Now Dean of Agricultural Sciences at Pennsylvania State University in the US, Professor Roush said he is an admirer of a group of “pretty elite” scientists in the UK who established a rapid-response team to counter alarmist anti-GM claims in the media. None has any direct connection to research, development or commercialisation of GM crops.
“They organise themselves so there was always someone on call when an anti-GM story came out in the news media, so they could offer comment in the interests of balance,” Professor Roush said.
“I’m sure that journalists didn’t often seek to find balance, or even seek a comment, but even when they did, they didn’t know whom to contact. As a result, the usual suspects in the UK — as in Australia — could always be counted on for negative comment, and the journalist would not seek a balancing response.”
Professor Roush said the UK group alerted Australian scientists in 2012 to the imminent publication in the journal Food and Chemical Toxicology of a study by French molecular biologist Gilles-Éric Séralini — a noted opponent of GM crops — claiming to show that rats fed on a Roundup-Ready maize strain developed multiple tumours.
(Elsevier retracted the paper in November 2013 after scientists roundly criticised it for inept methodology and conclusions. Among other flaws, Seralini’s feeding study used Sprague-Dawley rats, which are prone to spontaneously develop tumours.)
The UK group’s strategy of being constantly available to the media for balancing comment required it to be “clean as the driven snow”, Professor Roush said.
“The fundamental problem has been that when a scientist says anything positive about GM, there’s a kneejerk reaction from most anti-GM groups, because these kinds of ideas are so far from their world view that they assume you have to be on the take if your views differ from theirs.
“The mistake we made early on was to believe people would listen to the scientific evidence, when we really needed to become involved much more in hand-to-hand combat, so that nothing they said went unchallenged. But nobody was prepared to do that.
“I don’t believe it was really about the need for crops with consumer-benefiting traits, because anti-GM groups have continued to attack GM crops that had nothing to do with multinational control of the food supply.

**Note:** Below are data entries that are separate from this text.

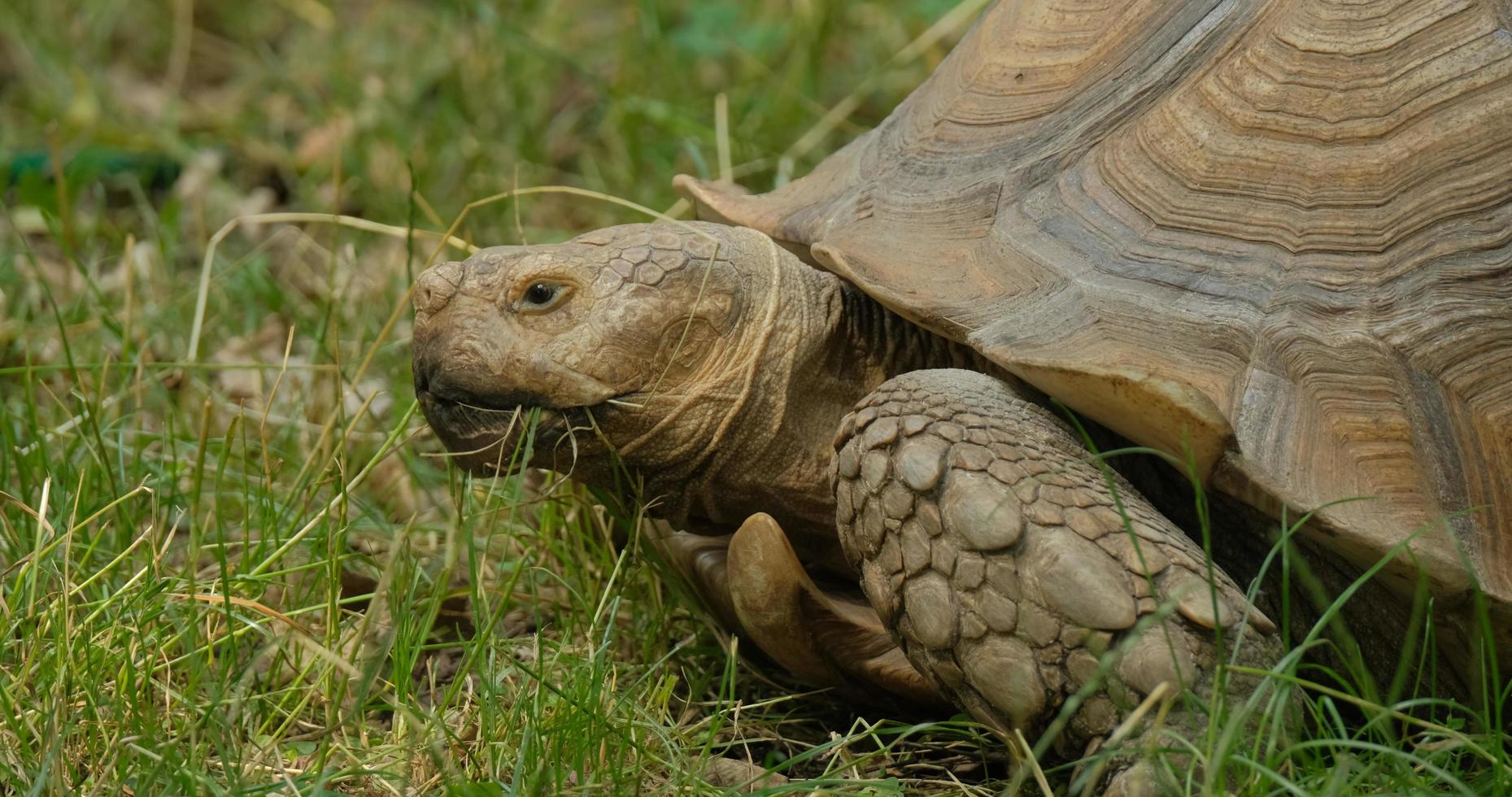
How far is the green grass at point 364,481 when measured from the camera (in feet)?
6.74

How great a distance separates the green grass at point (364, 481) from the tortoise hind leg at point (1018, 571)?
0.45 feet

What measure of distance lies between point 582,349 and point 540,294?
13 centimetres

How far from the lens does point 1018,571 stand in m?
1.98

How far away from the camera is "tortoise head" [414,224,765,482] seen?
2.36 meters

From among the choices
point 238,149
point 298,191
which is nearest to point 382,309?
point 298,191

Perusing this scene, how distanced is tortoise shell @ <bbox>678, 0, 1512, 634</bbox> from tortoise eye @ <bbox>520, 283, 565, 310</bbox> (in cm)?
48

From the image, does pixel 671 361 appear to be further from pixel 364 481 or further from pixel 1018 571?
pixel 364 481

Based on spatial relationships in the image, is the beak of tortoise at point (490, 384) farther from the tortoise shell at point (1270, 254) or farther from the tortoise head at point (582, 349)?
the tortoise shell at point (1270, 254)

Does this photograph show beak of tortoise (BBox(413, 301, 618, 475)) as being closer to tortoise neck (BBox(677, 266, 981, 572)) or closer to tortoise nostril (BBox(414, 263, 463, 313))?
tortoise nostril (BBox(414, 263, 463, 313))

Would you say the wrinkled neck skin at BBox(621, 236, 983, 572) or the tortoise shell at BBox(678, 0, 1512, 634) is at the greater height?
the tortoise shell at BBox(678, 0, 1512, 634)

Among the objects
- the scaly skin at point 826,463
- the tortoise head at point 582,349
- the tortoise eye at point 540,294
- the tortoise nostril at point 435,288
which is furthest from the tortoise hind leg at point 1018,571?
the tortoise nostril at point 435,288

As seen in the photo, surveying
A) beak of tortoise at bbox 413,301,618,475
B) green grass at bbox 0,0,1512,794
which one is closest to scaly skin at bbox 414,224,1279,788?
beak of tortoise at bbox 413,301,618,475

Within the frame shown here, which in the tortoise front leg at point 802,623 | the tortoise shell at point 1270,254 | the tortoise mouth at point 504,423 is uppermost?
the tortoise shell at point 1270,254

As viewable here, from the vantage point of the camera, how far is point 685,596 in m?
2.66
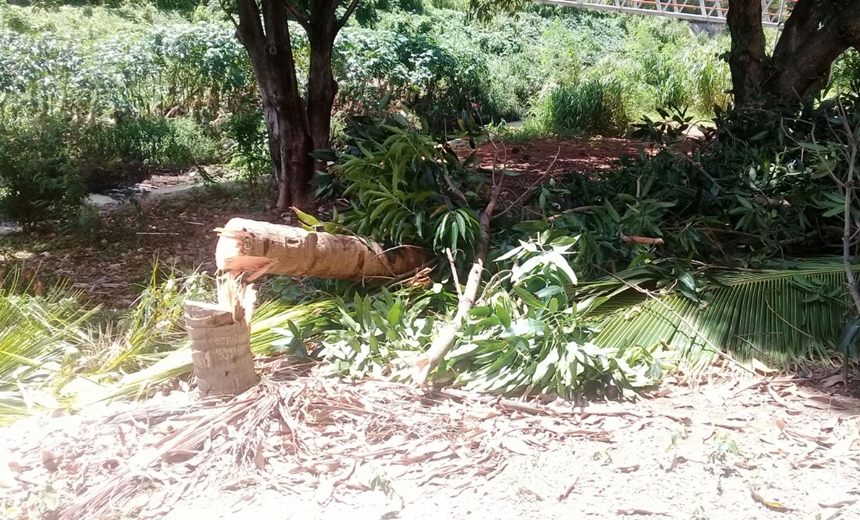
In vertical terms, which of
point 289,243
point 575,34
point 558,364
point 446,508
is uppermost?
point 575,34

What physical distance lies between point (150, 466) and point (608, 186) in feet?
11.9

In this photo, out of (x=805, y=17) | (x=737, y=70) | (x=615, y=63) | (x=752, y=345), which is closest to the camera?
(x=752, y=345)

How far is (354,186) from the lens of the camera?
461 cm

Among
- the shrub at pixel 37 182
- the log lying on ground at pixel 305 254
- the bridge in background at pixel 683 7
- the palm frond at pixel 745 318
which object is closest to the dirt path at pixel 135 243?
the shrub at pixel 37 182

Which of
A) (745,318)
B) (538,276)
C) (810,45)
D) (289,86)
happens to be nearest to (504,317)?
(538,276)

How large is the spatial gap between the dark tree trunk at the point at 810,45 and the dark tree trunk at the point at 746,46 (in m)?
0.19

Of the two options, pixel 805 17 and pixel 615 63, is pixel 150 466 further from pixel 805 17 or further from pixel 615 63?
pixel 615 63

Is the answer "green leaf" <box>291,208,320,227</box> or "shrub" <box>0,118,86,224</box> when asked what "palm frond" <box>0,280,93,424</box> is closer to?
"green leaf" <box>291,208,320,227</box>

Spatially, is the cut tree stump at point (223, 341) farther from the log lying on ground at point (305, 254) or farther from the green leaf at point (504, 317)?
the green leaf at point (504, 317)

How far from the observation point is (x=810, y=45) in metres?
6.78

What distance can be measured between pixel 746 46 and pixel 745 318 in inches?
183

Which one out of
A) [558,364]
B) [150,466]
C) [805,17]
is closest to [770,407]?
[558,364]

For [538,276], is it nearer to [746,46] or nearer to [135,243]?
[135,243]

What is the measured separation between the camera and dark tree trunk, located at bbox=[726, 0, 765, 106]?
284 inches
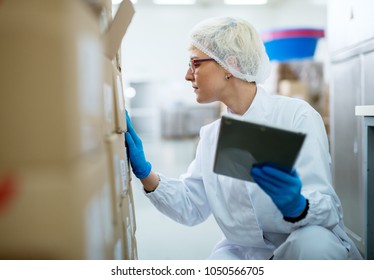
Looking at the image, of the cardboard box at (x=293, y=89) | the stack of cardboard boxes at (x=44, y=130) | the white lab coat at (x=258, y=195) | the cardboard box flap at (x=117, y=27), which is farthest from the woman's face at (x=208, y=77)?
the cardboard box at (x=293, y=89)

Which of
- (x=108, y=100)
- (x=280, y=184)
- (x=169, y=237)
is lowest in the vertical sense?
(x=169, y=237)

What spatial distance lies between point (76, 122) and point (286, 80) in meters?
5.78

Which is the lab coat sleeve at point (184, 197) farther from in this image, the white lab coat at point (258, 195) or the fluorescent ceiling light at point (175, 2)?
the fluorescent ceiling light at point (175, 2)

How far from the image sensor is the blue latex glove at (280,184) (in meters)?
0.99

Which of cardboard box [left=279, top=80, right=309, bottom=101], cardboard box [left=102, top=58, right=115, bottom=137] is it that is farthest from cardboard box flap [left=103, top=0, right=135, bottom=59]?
cardboard box [left=279, top=80, right=309, bottom=101]

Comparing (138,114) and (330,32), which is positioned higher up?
(330,32)

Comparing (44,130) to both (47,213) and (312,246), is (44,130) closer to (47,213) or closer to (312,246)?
(47,213)

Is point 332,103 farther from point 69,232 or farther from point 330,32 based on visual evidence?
point 69,232

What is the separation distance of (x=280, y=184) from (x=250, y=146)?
0.46 feet

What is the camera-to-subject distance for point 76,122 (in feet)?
1.95

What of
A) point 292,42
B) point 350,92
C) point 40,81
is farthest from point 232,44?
point 292,42

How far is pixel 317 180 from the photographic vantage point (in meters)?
A: 1.18

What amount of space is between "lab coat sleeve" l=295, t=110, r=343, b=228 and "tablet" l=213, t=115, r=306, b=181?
0.75 ft
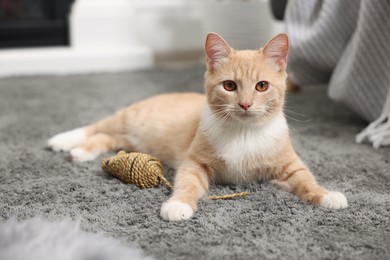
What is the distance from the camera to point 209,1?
336 cm

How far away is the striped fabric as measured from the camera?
1652mm

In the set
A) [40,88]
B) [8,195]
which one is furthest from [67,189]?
[40,88]

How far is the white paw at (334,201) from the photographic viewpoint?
1115mm

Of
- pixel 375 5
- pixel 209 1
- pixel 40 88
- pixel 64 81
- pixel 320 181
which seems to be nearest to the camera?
pixel 320 181

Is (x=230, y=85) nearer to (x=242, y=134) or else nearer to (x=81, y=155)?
(x=242, y=134)

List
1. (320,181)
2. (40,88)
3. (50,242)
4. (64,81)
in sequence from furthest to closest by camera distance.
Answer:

“Literally in the same week, activists attacked vitamin A-enriched GM rice trial plots in the Philippines, while other activists mowed down publicly produced GM papaya on the Big Island of Hawaii.”
(The GM papayas are resistant to the devastating papaya ringspot virus, which had virtually wiped out the Hawaiian papaya industry by the early 2000s.)
Professor Roush said a small research team, headed by Dr Dennis Gonsalves at the University of Hawai‘i, developed the GM papayas “totally in the public sector”, without corporate sponsorship or proprietary technology. The papayas been grown successfully in Hawaii for several years before activists vandalised them.
Asked if Australia’s complex and rigorous regulatory apparatus for GM crops might have had the paradoxical effect of helping to convince the community that concerns about GM crops were well founded, Professor Roush said, “I do think [the activists] were able to exploit that.
“We should consider the history of the Asilomar agreement to suspend gene-splicing experiments in the mid-1970s until the technology could be shown to be safe. Today, high school students are doing the same experiments — so it really is time we backed off on such rigorous safety regimes.
“The history of GM crops is one of a very high level of safety. There’s no question that we need to investigate new GM crops, but over-regulation has shut down the ability of public-sector research to flourish in countries like Australia and the US. If we can’t do it, the Chinese will.”